HTML character codes in ActionMailer subject

Jaap_Haagmans · May 27, 2010, 2:28pm

Hi,

We have our e-mail subjects stored in I18n locale files. For the English version of the website, we had no problem, but now we're translating to German, which uses a lot of symbols like ü and Ü for example. We store them as character codes in the YAML files, but most e-mail clients won't parse HTML-code in the subjects. Is it fine to just use the actual characters in the YAML files? Will that work on any system?

Thanks in advance!

11155 · May 27, 2010, 4:25pm

Jaap Haagmans wrote:

Hi,

We have our e-mail subjects stored in I18n locale files. For the English version of the website, we had no problem, but now we're translating to German, which uses a lot of symbols like ü and Ü for example. We store them as character codes in the YAML files,

Why? That's a really bad idea.

but most e-mail clients won't parse HTML-code in the subjects. Is it fine to just use the actual characters in the YAML files?

Yes.

Will that work on any system?

Yes, provided you specify the correct encoding (I recommend UTF-8 for everything).

Thanks in advance!

Best,

Jaap_Haagmans · May 28, 2010, 5:35am

> We have our e-mail subjects stored in I18n locale files. For the > English version of the website, we had no problem, but now we're > translating to German, which uses a lot of symbols like ü and > Ü for example. We store them as character codes in the YAML > files,

Why? That's a really bad idea.

Because the subject lines are used in our website as well. xHTML strict needs our "strange" characters to be character codes.

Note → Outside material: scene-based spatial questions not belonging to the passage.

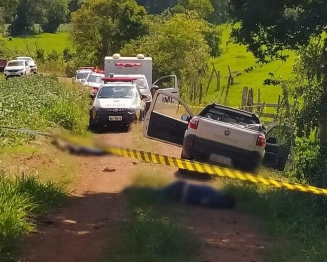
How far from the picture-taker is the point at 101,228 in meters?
8.57

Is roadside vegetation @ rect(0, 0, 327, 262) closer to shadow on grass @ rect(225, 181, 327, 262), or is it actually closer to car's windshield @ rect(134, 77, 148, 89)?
shadow on grass @ rect(225, 181, 327, 262)

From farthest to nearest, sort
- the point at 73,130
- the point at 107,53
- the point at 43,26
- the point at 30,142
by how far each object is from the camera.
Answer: the point at 43,26, the point at 107,53, the point at 73,130, the point at 30,142

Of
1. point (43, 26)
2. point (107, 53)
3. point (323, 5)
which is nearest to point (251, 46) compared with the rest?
point (323, 5)

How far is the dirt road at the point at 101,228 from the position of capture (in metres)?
7.50

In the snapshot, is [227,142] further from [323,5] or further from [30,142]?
[30,142]

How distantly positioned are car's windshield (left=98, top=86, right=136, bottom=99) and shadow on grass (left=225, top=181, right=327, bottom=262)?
9171 mm

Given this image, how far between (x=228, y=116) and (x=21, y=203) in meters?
5.86

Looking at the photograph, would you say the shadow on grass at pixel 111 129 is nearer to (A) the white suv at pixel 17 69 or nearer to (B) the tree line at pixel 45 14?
(A) the white suv at pixel 17 69

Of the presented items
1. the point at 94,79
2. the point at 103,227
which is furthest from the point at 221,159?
the point at 94,79

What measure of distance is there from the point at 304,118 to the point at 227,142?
1538mm

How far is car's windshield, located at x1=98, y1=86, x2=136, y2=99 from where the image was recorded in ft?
65.8

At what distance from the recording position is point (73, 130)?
18.2 meters

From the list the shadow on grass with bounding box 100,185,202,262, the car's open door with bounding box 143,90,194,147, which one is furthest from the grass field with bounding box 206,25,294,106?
the shadow on grass with bounding box 100,185,202,262

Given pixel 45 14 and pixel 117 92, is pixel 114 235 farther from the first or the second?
pixel 45 14
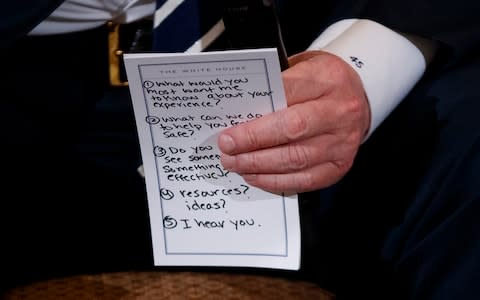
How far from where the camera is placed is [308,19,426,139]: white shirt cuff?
54 centimetres

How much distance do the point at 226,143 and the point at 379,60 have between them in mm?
208

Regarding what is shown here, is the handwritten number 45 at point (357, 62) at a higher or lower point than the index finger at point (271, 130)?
higher

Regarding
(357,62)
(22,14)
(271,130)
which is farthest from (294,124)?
(22,14)

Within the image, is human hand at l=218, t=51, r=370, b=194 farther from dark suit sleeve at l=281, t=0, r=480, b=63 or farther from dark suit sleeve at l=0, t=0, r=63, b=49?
dark suit sleeve at l=0, t=0, r=63, b=49

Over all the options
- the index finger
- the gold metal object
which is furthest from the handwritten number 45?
the gold metal object

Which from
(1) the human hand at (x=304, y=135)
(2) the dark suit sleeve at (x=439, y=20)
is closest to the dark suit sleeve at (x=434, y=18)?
(2) the dark suit sleeve at (x=439, y=20)

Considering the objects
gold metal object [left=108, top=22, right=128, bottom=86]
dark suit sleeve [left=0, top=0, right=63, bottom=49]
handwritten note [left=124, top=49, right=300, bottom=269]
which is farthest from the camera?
gold metal object [left=108, top=22, right=128, bottom=86]

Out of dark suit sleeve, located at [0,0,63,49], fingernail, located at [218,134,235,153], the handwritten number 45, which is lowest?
fingernail, located at [218,134,235,153]

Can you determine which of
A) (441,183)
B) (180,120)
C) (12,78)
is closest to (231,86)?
(180,120)

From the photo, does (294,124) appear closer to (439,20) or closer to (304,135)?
(304,135)

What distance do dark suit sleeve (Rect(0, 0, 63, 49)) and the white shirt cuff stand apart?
0.26 metres

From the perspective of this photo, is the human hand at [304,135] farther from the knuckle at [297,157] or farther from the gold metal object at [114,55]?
the gold metal object at [114,55]

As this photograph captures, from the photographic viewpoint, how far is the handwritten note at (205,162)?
0.39 meters

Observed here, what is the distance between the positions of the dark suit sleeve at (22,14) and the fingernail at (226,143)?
224mm
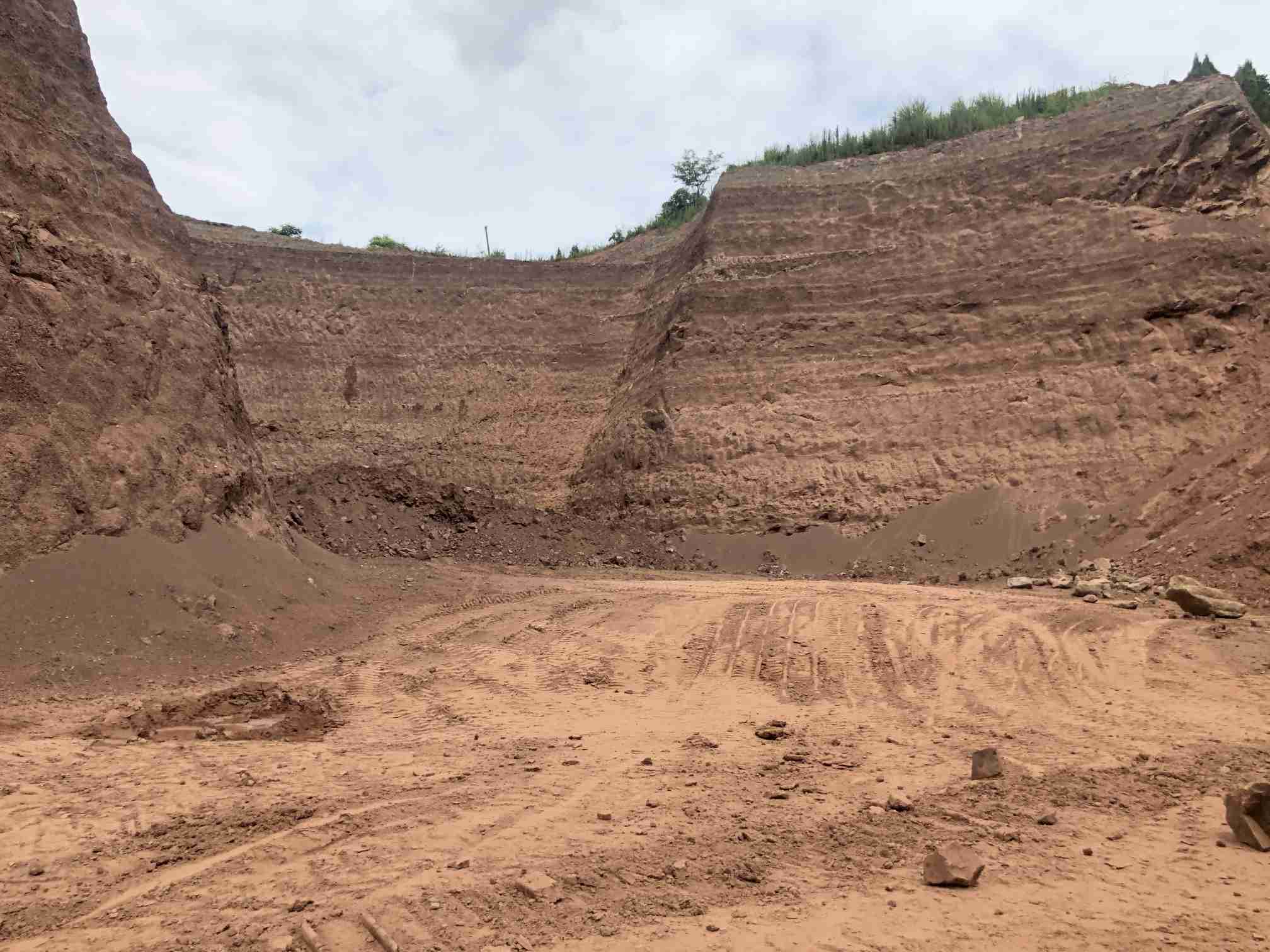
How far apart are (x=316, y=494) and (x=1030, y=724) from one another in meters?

> but most e-mail clients won't parse HTML-code in the subjects. > Is it fine to just use the actual characters in the YAML files?

Yes.

> Will > that work on any system?

Yes, provided you specify the correct encoding (I recommend UTF-8 for everything).

Thanks. Is there a way to convert these HTML character codes to the actual characters?

Jaap

hassan · May 28, 2010, 3:21pm

? What makes you think that? Or to put it another way: no, it doesn't

11155 · May 28, 2010, 5:50pm

Hassan Schroeder wrote:

> We have our e-mail subjects stored in I18n locale files. For the > English version of the website, we had no problem, but now we're > translating to German, which uses a lot of symbols like ü and > Ü for example. We store them as character codes in the YAML > files,

Because the subject lines are used in our website as well. xHTML strict needs our "strange" characters to be character codes.

? What makes you think that? Or to put it another way: no, it doesn't

Right. In both HTML 4 and XHTML, any Unicode character is valid.

But even if that weren't so, you should be storing the actual "strange" characters and escaping them on output. And you've just discovered why.

-- Hassan Schroeder ------------------------ hassan.schroeder@gmail.com twitter: @hassan

Best,

Jaap_Haagmans · May 28, 2010, 6:45pm

Let me put in another way: we have multiple people updating the language strings in the YAML files. For people working on OS X, the characters will show up as squares on Linux and vice versa. I only control one of these systems. How would you approach this? Our approach has worked for some time now this way and we only have problems with ActionMailer subjects.

11155 · May 28, 2010, 6:52pm

Jaap Haagmans wrote:

Let me put in another way: we have multiple people updating the language strings in the YAML files. For people working on OS X, the characters will show up as squares on Linux and vice versa. I only control one of these systems. How would you approach this?

Put the UTF-8 characters in the files. Make sure everyone's editor is set to UTF-8.

Our approach has worked for some time now this way

It's the wrong approach. You should apply any necessary escaping on output. As you've discovered, pre-escaped data is unusable if you're generating multiple formats.

and we only have problems with ActionMailer subjects.

No, you'll have problems with anything that isn't HTML. So...do it right. Store the actual characters. Let the renderer escape characters on output. This is the correct and flexible approach.

Best,